Parmi les six VIP, Floyd était incontestablement le plus facile à identifier, bien qu’il ne se considérât plus comme une célébrité. Il appelait ironiquement les autres les « Fameux Cinq ». Yva Merlin pouvait se promener à l’occasion dans Park Avenue sans être reconnue, quand il lui arrivait, très rarement, d’émerger de son appartement. Dimitri Mihailovitch, à son profond chagrin, avait quinze bons centimètres de moins que la taille moyenne ; cela expliquait peut-être son goût pour les orchestres de mille instruments – réels ou synthétisés – mais n’était pas d’un bien grand secours pour son image de marque.
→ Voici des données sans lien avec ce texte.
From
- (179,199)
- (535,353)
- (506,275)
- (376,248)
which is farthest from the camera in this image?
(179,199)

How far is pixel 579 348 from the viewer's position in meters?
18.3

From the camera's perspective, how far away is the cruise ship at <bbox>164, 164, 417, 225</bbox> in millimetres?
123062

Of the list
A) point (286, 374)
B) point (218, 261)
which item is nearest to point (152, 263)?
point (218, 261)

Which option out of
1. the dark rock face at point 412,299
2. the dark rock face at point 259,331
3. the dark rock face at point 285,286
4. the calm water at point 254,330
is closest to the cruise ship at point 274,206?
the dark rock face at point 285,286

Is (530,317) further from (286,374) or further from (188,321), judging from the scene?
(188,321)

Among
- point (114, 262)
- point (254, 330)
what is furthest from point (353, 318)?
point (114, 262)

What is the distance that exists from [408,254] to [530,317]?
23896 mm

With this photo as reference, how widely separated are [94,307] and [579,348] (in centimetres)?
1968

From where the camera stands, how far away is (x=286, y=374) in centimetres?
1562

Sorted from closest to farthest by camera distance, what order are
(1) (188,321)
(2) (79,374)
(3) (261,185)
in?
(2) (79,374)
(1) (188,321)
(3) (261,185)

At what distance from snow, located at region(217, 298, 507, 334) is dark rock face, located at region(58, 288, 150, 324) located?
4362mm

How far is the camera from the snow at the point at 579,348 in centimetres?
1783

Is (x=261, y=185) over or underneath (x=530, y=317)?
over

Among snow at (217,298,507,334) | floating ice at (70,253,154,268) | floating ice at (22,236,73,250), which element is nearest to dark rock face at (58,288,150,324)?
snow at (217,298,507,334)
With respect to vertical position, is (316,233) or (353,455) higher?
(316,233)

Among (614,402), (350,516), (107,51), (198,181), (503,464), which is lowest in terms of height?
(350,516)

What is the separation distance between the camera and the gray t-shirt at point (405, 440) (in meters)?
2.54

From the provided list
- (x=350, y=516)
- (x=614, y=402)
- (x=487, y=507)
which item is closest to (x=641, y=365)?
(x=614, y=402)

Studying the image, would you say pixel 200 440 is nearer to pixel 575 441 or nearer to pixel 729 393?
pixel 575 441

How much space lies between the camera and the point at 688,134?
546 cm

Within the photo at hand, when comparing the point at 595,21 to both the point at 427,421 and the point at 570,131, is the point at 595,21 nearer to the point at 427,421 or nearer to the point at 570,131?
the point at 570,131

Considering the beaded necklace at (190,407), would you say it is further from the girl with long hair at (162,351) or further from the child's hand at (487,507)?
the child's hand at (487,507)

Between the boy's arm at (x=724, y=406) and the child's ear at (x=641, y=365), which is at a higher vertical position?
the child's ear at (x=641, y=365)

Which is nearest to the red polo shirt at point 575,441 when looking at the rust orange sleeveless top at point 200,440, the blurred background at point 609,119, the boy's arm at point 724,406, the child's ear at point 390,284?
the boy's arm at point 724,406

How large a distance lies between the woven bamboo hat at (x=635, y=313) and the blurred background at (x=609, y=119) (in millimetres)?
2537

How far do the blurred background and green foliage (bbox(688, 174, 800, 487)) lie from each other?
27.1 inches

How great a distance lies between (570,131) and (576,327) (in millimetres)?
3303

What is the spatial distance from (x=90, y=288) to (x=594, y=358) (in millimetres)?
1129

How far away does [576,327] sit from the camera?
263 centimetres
Clifford Greenberg et Margaret M’Bala entraient aussi dans la catégorie des « illustres inconnus », mais cela changerait vite à leur retour sur Terre. Le premier homme à avoir atterri sur Mercure avait une de ces figures anonymes sympathiques dont on a du mal à se souvenir ; et puis il y avait trente ans qu’il n’avait plus accaparé la une des journaux. Quant à Mme M’Bala, comme la plupart des auteurs qui fuyaient les débats télévisés, les interviews et les chasseurs d’autographes, l’immense majorité de ses lecteurs ne risquait pas de la reconnaître.

Sa célébrité littéraire avait été une des sensations des années 40. Une étude érudite du panthéon grec n’avait logiquement aucune chance de figurer sur les listes de best-sellers, mais elle avait placé ces inépuisables mythes éternels dans un décor contemporain de l’ère spatiale. Des noms qui un siècle plus tôt n’étaient familiers qu’aux astronomes et aux universitaires classiques faisaient maintenant partie du paysage culturel de toute personne tant soit peu instruite ; presque tous les jours, il y avait des nouvelles de Ganymède, Callisto, Io, Titan, Iapetus, ou même de mondes encore plus obscurs comme Carme, Pasiphaé, Hypérion ou Phébé…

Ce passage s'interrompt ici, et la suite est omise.